Rabbit Holes and Shiny Objects

by Kate Eickmeyer

I haven’t decided which text to write about, but here are some concepts I’ve been thinking about:

I’m interested in the aesthetic environments (or lack thereof) in utopian texts and the implications of those aesthetics for subjectivity. Acknowledging some significant exceptions, I’m thinking about the parallels between early utopian asceticism and the current affinity for minimalistic, white- and beige-washed environments and fears of contamination from color and embellishment, or “chromophobia,” as David Batchelor puts it. I wonder if there is also something to do with the early utopian treatment of whimsy; the word “whimsy” is derived from 16th century words “whim-wham” and “flim-flam” (Houyhnhnms, anyone?); perhaps this was an appropriate moment for such terms for the extraneous and fanciful to come into being. Were lines drawn between feudalistic avarice and apolitical, innocent novelty? Or, was “whimsy” an entirely dangerous phenomenon in the context of a society where punishment was capricious and capital? Or something else entirely?

Obviously Gulliver’s Travels is chock-full of whimsy, but I’m more interested in how our expectations of exotic physical environments in the earlier texts Swift parodies are disappointed. And, while The Blazing World is so encrusted with jewels it makes the Magic Kingdom look like Bauhaus, jewels are children’s trinkets in More’s Utopia and mere rocks in the road in Candide. More and Voltaire are suggesting, of course, that the aesthetic appreciation for color and sparkle in our non-utopian world is driven entirely by the economic value of gold and jewels, with their value owing to scarcity alone. But also colorful, feature-rich physical environments are not part of the rational project, so how do these texts posit non-utilitarian environmental features as contaminants?

This idea is also tangled up with denial of subjectivity, and more recent dystopian works tend to either represent grey, colorless worlds of surveillance and oppression, or overly-embellished societies that conceal evil beneath shallow surfaces.

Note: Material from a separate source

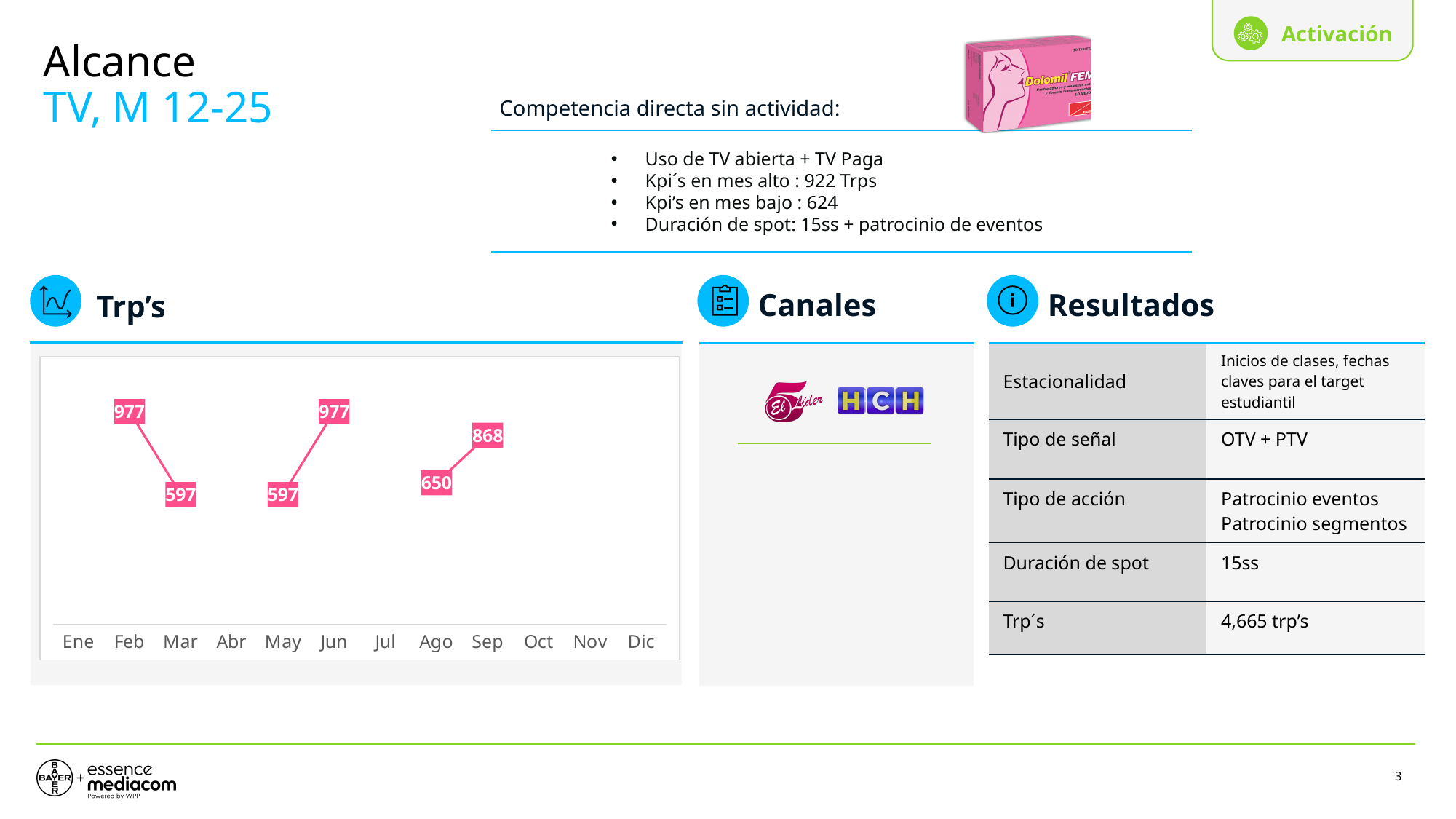
What is the difference between the Trp's values for Jun and May? 380 What is the Trp's value for Ago? 650 What is the difference between the Trp's values for Sep and Ago? 218 What is the Trp's value for Sep? 868 How many data points carry labels in the Trp's chart? 6 What is the Trp's value for Feb? 977 Which month has the lowest labelled Trp's value? Mar and May (597) How many months are listed on the x axis of the Trp's chart? 12 Which is larger, the Trp's value for Sep or for Ago? Sep What is the Trp's value for Mar? 597 Do the Trp's values rise or fall from Ago to Sep? rise What type of chart is shown under the Trp's heading? line chart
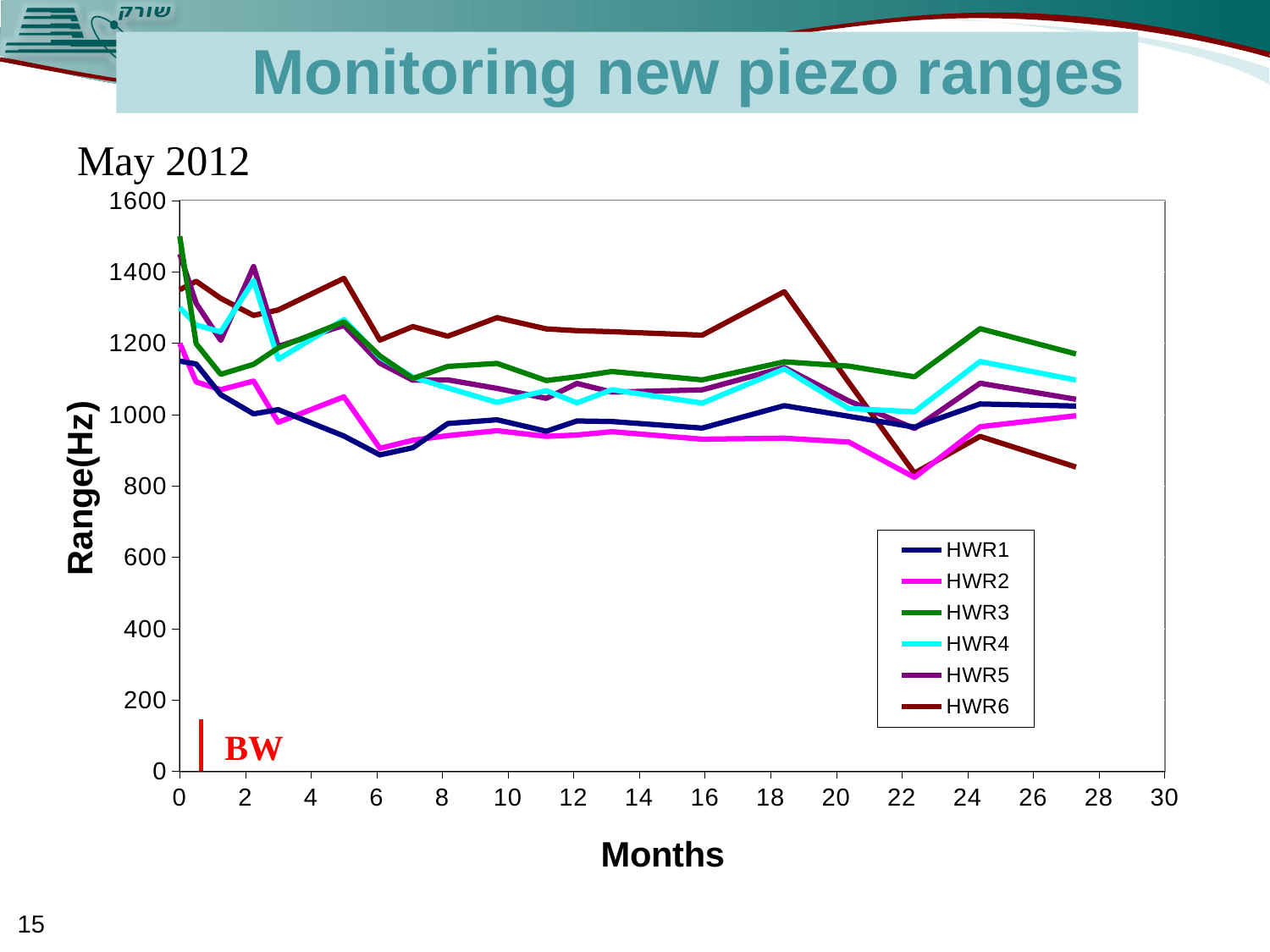
What kind of chart is shown on the slide? line chart Does the HWR6 line rise or fall between month 18 and month 22? fall How many series does the legend list? 6 Is the value for HWR4 at about month 6 greater or less than 1000? greater At about month 18, which is larger, HWR6 or HWR1? HWR6 What is the title of the vertical axis? Range(Hz) Is the value for HWR3 at about month 27 greater or less than 1000? greater Which series has the highest value at about month 10? HWR6 Does the HWR1 line rise or fall between month 0 and month 6? fall What are the series names listed in the legend? HWR1, HWR2, HWR3, HWR4, HWR5, HWR6 Is the value for HWR6 at month 0 greater or less than 1200? greater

Anxieties about frivolity, and how much of it to allow in the ideal environment, continue to prevail, along with cycles of indulgence and restraint. What is the difference between approved and unapproved types of whimsy? The Fohrmann piece, “From Literary Utopia to The Utopia of Subjectivity,” addresses the issue of subjectivity; he writes: “Utopia’s remedy is now quite simple: a new society should be created in a separated space, in which man’s inner nature is disciplined by a reason that organizes society as a perpetual recurrence of never-changing rituals” (290). Caprice and idiosyncrasy don’t fit, so their disorderly environmental manifestations don’t either.

On a separate note, is there more to make of modes of access to utopias: the portals or trials one must go through to get in or out of them, not just as a metaphor for imperialism and isolationism, but as a landscape beyond natural laws and the limits of reason? Getting to a utopia often requires travel through not only a physical portal, but also through a portal of experience caused by nature or the unknown. The shipwreck is the most common avenue in the texts we’ve read, and it entails not only the unreproducible nature of the event but also a narrative of death and resurrection in the new environment (why the resurrection component?). Animals can also be the catalyzing forces; the coneys in Rasselas show the prince the way out of the happy valley, and the bears in The Blazing World carry the empress into their society. While the requirement of accident precludes the possibility of anyone in the real world verifying the utopia and reinforces the idea of the utopia as elsewhere or nowhere, the invocation of such experiential portals renders the utopias simultaneously more exotic and more personal, or more accurately, promise such outcomes, even if they never come to fruition. The mode of access is irrational and unintended, yet the destination is the product of rationality and intention. Is there anything to do with all this?

I’m also interested in utopia and Enlightenment philosophy as “poor man’s Buddhism” per our discussion of Rasselas, as well as utopian visions of the ocean and oceanic cultures. I’m also interested in writing the paper on Cavendish and the Kabbalah.

As a somewhat tangential aside, I’ve been researching the history of immersive/themed/place-based entertainment, starting with Dyrehavsbakken, a Danish amusement park that opened in 1583 (a mere 67 years after More’s Utopia was published!). Most of what I’ve found on this subject is all about hyperreality and debunking Disney, and I think there’s more to do from the utopian perspective. I haven’t really worked out any connections to our texts so it doesn’t really pertain to this paper, but I thought I’d throw it out there in case anyone happens to be brimming with ideas or has friends in high places who might be interested in the project.